● **Extrait source**:
-*-*-

Quatre ans après avoir été propulsé au pouvoir par les Grecs sur la promesse de leur offrir d'autres perspectives que les programmes d'austérité imposés par la Troïka (l'alliance de la Banque centrale européenne, de la Commission européenne et du Fonds monétaire international pour superviser les plans de sauvetage dans l'UE), Syriza s'apprête à défendre son bilan face aux électeurs le 7 juillet, à l'occasion d'élections législatives anticipées.
Des élections convoquées par le Premier ministre Alexis Tsipras trois mois avant la fin de son mandat, à la suite de sa défaite d'une ampleur inattendue aux européennes, près de 10 points derrière le parti conservateur Nouvelle Démocratie. Et si l'on en croit les sondages, il y a de fortes chances que cet écart ne fasse que s'accroître en faveur de la droite sur la scène nationale grecque.
Porteur de l'espoir d'opposer une autre politique à l'implacable logique d'austérité des marchés financiers – espoir qui a résonné à travers toute l'Europe, bien au delà des frontières du berceau de la démocratie –, pourquoi Syriza se retrouve aujourd'hui dans cette position ?
Syriza contre la Troïka
Arrivé au pouvoir en janvier 2015, au cœur d'une crise qui faisait trembler l'Union européenne jusque dans ses fondations, Alexis Tsipras entame son mandat avec la ferme intention d'infléchir la position des bailleurs de fonds d'Athènes.
A cette époque, la crise qui touche Athènes (dette publique d'environ 177% du PIB fin 2014 et déficit budgétaire de plus de 13% du PIB) menace de s'étendre aux autres pays de la zone euro. Pour y répondre, la Troïka enchaîne depuis 2010 des plans d'aides d'urgence, conditionnés à des mesures d'austérité toujours plus strictes : baisse du salaire minimum, réforme du marché du travail, augmentation des impôts, baisse des dépenses publiques, ou encore privatisations en tout genre.

-*-*-

● **À faire**:
**A)** Recopiez s'il vous plaît l'extrait sur Syriza, en partant des mots « Quatre ans après » et en vous arrêtant après « scène nationale grecque. ».
**B)** D'après l'extrait sur Syriza, à quelle date les élections législatives anticipées ont-elles lieu ?

● **Extrait des données**:
-*-*-

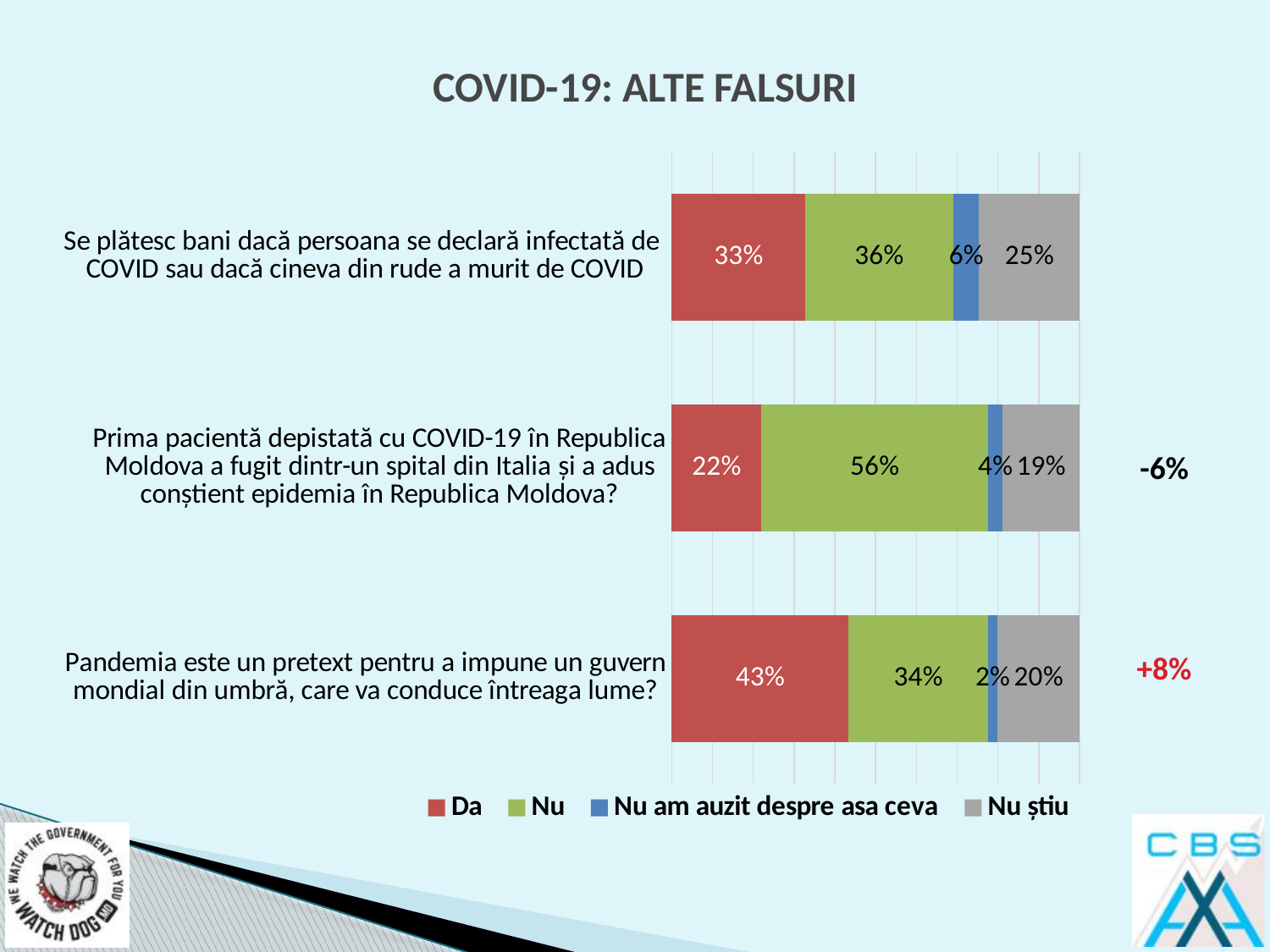
What percentage answered "Da" to the statement "Pandemia este un pretext pentru a impune un guvern mondial din umbră, care va conduce întreaga lume?"? 43% Which statement has the lowest "Nu" share? Pandemia este un pretext pentru a impune un guvern mondial din umbră, care va conduce întreaga lume? What percentage answered "Nu" to the statement "Prima pacientă depistată cu COVID-19 în Republica Moldova a fugit dintr-un spital din Italia și a adus conștient epidemia în Republica Moldova?"? 56% What is the title of the slide? COVID-19: ALTE FALSURI What percentage answered "Nu am auzit despre asa ceva" to the statement about the pandemic being a pretext for a world government? 2% What is the difference between the "Nu" share and the "Da" share for the statement about the first COVID-19 patient fleeing a hospital in Italy? 34% What type of chart is shown on the slide? Stacked bar chart How many series does the legend list? 4 How many statements (categories) are shown in the chart? 3 Which statement has the highest "Da" share? Pandemia este un pretext pentru a impune un guvern mondial din umbră, care va conduce întreaga lume? For the statement about money being paid for declaring COVID infection, is the "Da" share or the "Nu" share larger? Nu What percentage answered "Nu știu" to the statement "Se plătesc bani dacă persoana se declară infectată de COVID sau dacă cineva din rude a murit de COVID"? 25%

-*-*-

● **Solutions dans l'ordre**:
**A)**
Quatre ans après avoir été propulsé au pouvoir par les Grecs sur la promesse de leur offrir d'autres perspectives que les programmes d'austérité imposés par la Troïka (l'alliance de la Banque centrale européenne, de la Commission européenne et du Fonds monétaire international pour superviser les plans de sauvetage dans l'UE), Syriza s'apprête à défendre son bilan face aux électeurs le 7 juillet, à l'occasion d'élections législatives anticipées.
Des élections convoquées par le Premier ministre Alexis Tsipras trois mois avant la fin de son mandat, à la suite de sa défaite d'une ampleur inattendue aux européennes, près de 10 points derrière le parti conservateur Nouvelle Démocratie. Et si l'on en croit les sondages, il y a de fortes chances que cet écart ne fasse que s'accroître en faveur de la droite sur la scène nationale grecque.

**B)** Le 7 juillet.